The application suite also includes clients for Gmail, Google’s Web-based e-mail service, which has a Contacts database and to-do list as well, and Google Calendar. You can set up the Magic applets to automatically synchronize with your online Google information.

Or you can set them up to synchronize with your company’s Microsoft Exchange server. If you use Microsoft Office Outlook, you can dynamically synchronize Google Calendar with your Outlook calendar on the desktop, using a free downloadable Google applet. The Gmail contacts database can only be synchronized manually with Outlook by exporting data to a flat file, then importing it into Google.

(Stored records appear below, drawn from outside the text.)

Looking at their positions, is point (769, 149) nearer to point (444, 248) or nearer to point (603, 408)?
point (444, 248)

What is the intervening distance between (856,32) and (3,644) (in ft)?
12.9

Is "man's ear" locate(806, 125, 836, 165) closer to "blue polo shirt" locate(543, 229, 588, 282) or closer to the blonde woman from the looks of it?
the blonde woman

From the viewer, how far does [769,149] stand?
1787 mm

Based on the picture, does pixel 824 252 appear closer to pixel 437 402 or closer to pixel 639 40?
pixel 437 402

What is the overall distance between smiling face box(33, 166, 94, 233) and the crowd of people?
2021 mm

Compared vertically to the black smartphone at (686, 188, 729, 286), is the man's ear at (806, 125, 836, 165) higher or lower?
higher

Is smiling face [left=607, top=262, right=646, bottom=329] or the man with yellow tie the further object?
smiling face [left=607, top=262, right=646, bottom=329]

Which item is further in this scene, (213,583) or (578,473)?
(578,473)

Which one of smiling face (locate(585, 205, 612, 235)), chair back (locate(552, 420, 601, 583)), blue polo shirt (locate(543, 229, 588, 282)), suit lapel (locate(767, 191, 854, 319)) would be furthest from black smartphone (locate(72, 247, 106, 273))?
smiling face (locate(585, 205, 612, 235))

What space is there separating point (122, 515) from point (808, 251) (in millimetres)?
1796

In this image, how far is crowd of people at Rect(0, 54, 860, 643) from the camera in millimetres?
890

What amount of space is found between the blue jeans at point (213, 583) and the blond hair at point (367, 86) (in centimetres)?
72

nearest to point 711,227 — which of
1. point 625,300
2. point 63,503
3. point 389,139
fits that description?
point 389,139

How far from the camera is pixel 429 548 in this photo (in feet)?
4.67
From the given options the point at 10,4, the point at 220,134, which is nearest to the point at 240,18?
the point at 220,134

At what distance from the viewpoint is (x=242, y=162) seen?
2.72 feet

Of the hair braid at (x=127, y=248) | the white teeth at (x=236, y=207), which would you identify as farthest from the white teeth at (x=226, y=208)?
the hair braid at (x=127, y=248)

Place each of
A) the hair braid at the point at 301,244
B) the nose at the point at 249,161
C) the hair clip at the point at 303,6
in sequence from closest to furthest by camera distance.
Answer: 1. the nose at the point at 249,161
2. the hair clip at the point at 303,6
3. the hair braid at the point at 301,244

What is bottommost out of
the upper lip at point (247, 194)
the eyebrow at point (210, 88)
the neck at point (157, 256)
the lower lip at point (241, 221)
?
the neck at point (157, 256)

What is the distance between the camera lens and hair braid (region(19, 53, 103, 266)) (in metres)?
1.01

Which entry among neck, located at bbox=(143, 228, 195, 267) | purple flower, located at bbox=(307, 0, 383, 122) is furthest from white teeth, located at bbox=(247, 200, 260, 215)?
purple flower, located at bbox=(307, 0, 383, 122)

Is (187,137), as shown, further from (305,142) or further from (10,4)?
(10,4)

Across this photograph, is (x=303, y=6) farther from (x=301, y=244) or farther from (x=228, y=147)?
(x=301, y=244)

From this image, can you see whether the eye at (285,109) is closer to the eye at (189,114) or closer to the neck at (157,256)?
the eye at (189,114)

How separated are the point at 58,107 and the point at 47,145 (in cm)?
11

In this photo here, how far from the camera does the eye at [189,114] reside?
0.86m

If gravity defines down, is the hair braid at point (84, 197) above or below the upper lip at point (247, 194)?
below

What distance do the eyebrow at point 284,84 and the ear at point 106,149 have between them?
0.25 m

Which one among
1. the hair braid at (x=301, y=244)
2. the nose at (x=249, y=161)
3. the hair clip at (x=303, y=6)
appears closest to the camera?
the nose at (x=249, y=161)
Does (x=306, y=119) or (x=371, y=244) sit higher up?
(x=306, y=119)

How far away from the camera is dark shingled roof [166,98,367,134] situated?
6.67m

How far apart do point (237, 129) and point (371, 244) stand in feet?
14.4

The Google e-mail and personal information applications are well-thought-out and will be perfectly adequate for many users. T-Mobile is reportedly offering a push-like e-mail experience for Gmail users (not the case with Rogers, according to HTC). But if e-mail is your killer app, Android at this point can’t really compete with BlackBerry.


As a multimedia device, it’s decent. The 3.2- megapixel (MP) camera may not be the highest-resolution available on a phone, and doesn’t include a flash, but it is auto focus rather than fixed focus, and it compares favorably with iPhone’s 3MP camera. Pictures and video looked good, for a phone camera—clear and reasonably sharp in good lighting. Of course, Magic can’t compete with a dedicated digicam.

Music sounded good, but as good as iPhone? Perhaps not quite as good. And HTC has made the unfortunate decision not to include a headphone jack. This means you have to use the provided earbuds that plug into Magic’s USB port. For earbuds, they’re reasonably good, but there is no option to use better phones.

Google does have the Android Market which appears to include somewhere in excess of 200 applications, many of them free. But this is a far cry from the hundreds of applications in Apple’s App Store for the iPhone. 

Bottom line

The HTC Magic and its Android operating system are impressive, in some respects out-performing the product’s main rival, the Apple iPhone.

But it’s up against well-entrenched competition—not just iPhone, but also RIM’s BlackBerry and Microsoft Windows Mobile-based devices. In the circumstances, how much market share can Android reasonably expect to win? Products like the HTC Magic at least give it a fighting chance.

Gerry Blackwell is a veteran technology journalist. He reviewed the HTC Magic in Canada.